**REQUIRED WORK**
Repeat the whole listing exactly.

**DATA SHOWN**
────────────────

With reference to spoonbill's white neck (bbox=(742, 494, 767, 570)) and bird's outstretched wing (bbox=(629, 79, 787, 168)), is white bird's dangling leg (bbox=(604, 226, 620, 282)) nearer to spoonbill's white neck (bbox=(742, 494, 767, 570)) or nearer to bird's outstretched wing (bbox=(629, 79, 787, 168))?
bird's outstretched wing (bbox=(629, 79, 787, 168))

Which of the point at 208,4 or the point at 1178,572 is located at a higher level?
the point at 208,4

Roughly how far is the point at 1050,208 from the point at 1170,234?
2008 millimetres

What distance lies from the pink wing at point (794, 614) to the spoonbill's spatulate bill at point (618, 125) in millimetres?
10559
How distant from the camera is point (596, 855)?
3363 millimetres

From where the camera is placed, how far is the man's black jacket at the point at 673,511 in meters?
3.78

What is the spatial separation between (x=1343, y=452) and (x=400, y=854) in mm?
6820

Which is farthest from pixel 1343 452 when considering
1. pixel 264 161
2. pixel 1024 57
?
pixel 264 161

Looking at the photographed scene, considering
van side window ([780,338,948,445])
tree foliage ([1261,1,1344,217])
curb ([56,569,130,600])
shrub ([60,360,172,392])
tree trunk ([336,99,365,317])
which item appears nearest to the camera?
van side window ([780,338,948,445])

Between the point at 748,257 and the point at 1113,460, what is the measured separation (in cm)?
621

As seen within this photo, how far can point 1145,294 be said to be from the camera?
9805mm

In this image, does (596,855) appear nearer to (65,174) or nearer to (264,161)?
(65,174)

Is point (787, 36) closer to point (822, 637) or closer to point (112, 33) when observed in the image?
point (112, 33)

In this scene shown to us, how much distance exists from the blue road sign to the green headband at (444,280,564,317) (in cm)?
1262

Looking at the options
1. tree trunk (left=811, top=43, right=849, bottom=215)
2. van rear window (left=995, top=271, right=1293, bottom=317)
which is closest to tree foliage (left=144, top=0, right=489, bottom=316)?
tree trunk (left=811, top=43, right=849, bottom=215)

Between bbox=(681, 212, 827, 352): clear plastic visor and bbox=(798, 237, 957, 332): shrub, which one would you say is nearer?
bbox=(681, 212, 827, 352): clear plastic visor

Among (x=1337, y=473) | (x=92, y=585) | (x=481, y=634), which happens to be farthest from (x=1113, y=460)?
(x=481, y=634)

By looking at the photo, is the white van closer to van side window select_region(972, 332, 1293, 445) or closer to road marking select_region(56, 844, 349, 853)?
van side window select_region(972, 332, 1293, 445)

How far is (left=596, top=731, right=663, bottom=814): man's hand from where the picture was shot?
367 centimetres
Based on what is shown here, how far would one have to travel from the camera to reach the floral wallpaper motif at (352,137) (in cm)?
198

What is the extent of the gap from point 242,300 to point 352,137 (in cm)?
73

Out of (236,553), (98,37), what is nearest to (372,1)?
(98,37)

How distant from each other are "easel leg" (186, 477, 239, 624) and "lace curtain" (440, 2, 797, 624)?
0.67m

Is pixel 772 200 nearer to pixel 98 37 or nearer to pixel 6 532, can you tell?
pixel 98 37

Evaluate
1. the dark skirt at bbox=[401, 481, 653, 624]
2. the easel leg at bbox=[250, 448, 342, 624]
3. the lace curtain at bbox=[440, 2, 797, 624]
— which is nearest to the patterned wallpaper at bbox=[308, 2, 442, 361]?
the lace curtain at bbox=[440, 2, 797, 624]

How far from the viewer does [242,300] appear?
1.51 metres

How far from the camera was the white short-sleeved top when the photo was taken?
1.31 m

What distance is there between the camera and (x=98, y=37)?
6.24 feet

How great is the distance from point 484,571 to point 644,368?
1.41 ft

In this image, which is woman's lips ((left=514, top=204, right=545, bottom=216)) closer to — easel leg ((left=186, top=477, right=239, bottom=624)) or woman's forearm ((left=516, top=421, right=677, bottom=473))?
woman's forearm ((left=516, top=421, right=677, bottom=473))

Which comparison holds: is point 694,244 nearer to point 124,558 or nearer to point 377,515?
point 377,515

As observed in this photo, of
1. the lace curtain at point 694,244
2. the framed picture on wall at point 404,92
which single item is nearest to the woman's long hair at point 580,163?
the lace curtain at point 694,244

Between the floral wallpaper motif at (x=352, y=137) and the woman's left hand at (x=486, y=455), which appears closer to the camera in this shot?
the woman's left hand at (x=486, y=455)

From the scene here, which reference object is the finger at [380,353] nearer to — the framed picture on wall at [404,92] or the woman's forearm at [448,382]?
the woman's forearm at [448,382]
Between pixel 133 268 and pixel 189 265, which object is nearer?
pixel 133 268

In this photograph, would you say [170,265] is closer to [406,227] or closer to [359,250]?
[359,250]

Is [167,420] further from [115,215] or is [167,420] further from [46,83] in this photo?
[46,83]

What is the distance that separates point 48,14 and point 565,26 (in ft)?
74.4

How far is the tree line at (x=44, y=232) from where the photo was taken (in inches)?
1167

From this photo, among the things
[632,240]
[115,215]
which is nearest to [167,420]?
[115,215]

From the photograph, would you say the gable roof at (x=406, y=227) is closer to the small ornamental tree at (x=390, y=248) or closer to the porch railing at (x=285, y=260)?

────────────────

**EXPECTED ANSWER**
With reference to spoonbill's white neck (bbox=(742, 494, 767, 570)) and bird's outstretched wing (bbox=(629, 79, 787, 168)), is white bird's dangling leg (bbox=(604, 226, 620, 282)) nearer to spoonbill's white neck (bbox=(742, 494, 767, 570)) or nearer to bird's outstretched wing (bbox=(629, 79, 787, 168))?
bird's outstretched wing (bbox=(629, 79, 787, 168))

Which of the point at 208,4 or the point at 1178,572 is located at a higher level?
the point at 208,4

Roughly how far is the point at 1050,208 from the point at 1170,234?
2008 millimetres

What distance lies from the pink wing at point (794, 614) to the spoonbill's spatulate bill at point (618, 125) in millimetres?
10559
How distant from the camera is point (596, 855)?
3363 millimetres

From where the camera is placed, how far is the man's black jacket at the point at 673,511 in meters?
3.78

What is the spatial separation between (x=1343, y=452) and (x=400, y=854) in mm?
6820

Which is farthest from pixel 1343 452 when considering
1. pixel 264 161
2. pixel 1024 57
?
pixel 264 161

Looking at the photographed scene, considering
van side window ([780,338,948,445])
tree foliage ([1261,1,1344,217])
curb ([56,569,130,600])
shrub ([60,360,172,392])
tree trunk ([336,99,365,317])
which item appears nearest to the camera?
van side window ([780,338,948,445])

Between the point at 748,257 and the point at 1113,460, what is the measured separation (in cm)?
621

As seen within this photo, how far can point 1145,294 be said to be from the camera?
9805mm

In this image, does (596,855) appear nearer to (65,174) or nearer to (264,161)?
(65,174)

Is point (787, 36) closer to point (822, 637) or closer to point (112, 33) when observed in the image?
point (112, 33)

In this scene shown to us, how much distance exists from the blue road sign to the green headband at (444,280,564,317) (in cm)?
1262

Looking at the options
1. tree trunk (left=811, top=43, right=849, bottom=215)
2. van rear window (left=995, top=271, right=1293, bottom=317)
which is closest to tree foliage (left=144, top=0, right=489, bottom=316)?
tree trunk (left=811, top=43, right=849, bottom=215)

Between bbox=(681, 212, 827, 352): clear plastic visor and bbox=(798, 237, 957, 332): shrub, which one would you say is nearer?
bbox=(681, 212, 827, 352): clear plastic visor

Among (x=1337, y=473) | (x=92, y=585) | (x=481, y=634), which happens to be farthest from (x=1113, y=460)?
(x=481, y=634)

By looking at the photo, is the white van closer to van side window select_region(972, 332, 1293, 445) or closer to road marking select_region(56, 844, 349, 853)?
van side window select_region(972, 332, 1293, 445)

How far is (left=596, top=731, right=663, bottom=814): man's hand from where the picture was shot?
367 centimetres
Based on what is shown here, how far would one have to travel from the camera to reach the floral wallpaper motif at (352,137) (in cm)?
198

What is the extent of the gap from point 242,300 to point 352,137 (in cm)?
73

Out of (236,553), (98,37), what is nearest to (372,1)?
(98,37)

How distant from each other are "easel leg" (186, 477, 239, 624) and "lace curtain" (440, 2, 797, 624)?
0.67m

Is pixel 772 200 nearer to pixel 98 37 or nearer to pixel 6 532, can you tell?
pixel 98 37

Evaluate
1. the dark skirt at bbox=[401, 481, 653, 624]
2. the easel leg at bbox=[250, 448, 342, 624]
3. the lace curtain at bbox=[440, 2, 797, 624]
— which is nearest to the patterned wallpaper at bbox=[308, 2, 442, 361]?
the lace curtain at bbox=[440, 2, 797, 624]

How far from the viewer does [242,300] appear?
1.51 metres

How far from the camera was the white short-sleeved top when the photo was taken?
1.31 m

What distance is there between the camera and (x=98, y=37)?
6.24 feet

How great is the distance from point 484,571 to point 644,368?
1.41 ft

In this image, which is woman's lips ((left=514, top=204, right=545, bottom=216)) closer to — easel leg ((left=186, top=477, right=239, bottom=624)) or woman's forearm ((left=516, top=421, right=677, bottom=473))?
woman's forearm ((left=516, top=421, right=677, bottom=473))

Which comparison holds: is point 694,244 nearer to point 124,558 or nearer to point 377,515?
point 377,515

As observed in this photo, of
1. the lace curtain at point 694,244
2. the framed picture on wall at point 404,92
which single item is nearest to the woman's long hair at point 580,163?
the lace curtain at point 694,244

Between the floral wallpaper motif at (x=352, y=137) and the woman's left hand at (x=486, y=455), which appears closer to the camera in this shot?
the woman's left hand at (x=486, y=455)

From the scene here, which reference object is the finger at [380,353] nearer to — the framed picture on wall at [404,92] or the woman's forearm at [448,382]?
the woman's forearm at [448,382]
Between pixel 133 268 and pixel 189 265, which object is nearer?
pixel 133 268

In this photograph, would you say [170,265] is closer to [406,227] or closer to [359,250]?
[359,250]

Is [167,420] further from [115,215] or is [167,420] further from [46,83] in this photo?
[46,83]

What is the distance that separates point 48,14 and point 565,26 (in ft)?
74.4

How far is the tree line at (x=44, y=232) from where the photo was taken (in inches)?
1167

From this photo, among the things
[632,240]
[115,215]
which is nearest to [167,420]?
[115,215]

From the photograph, would you say the gable roof at (x=406, y=227) is closer to the small ornamental tree at (x=390, y=248) or closer to the porch railing at (x=285, y=260)?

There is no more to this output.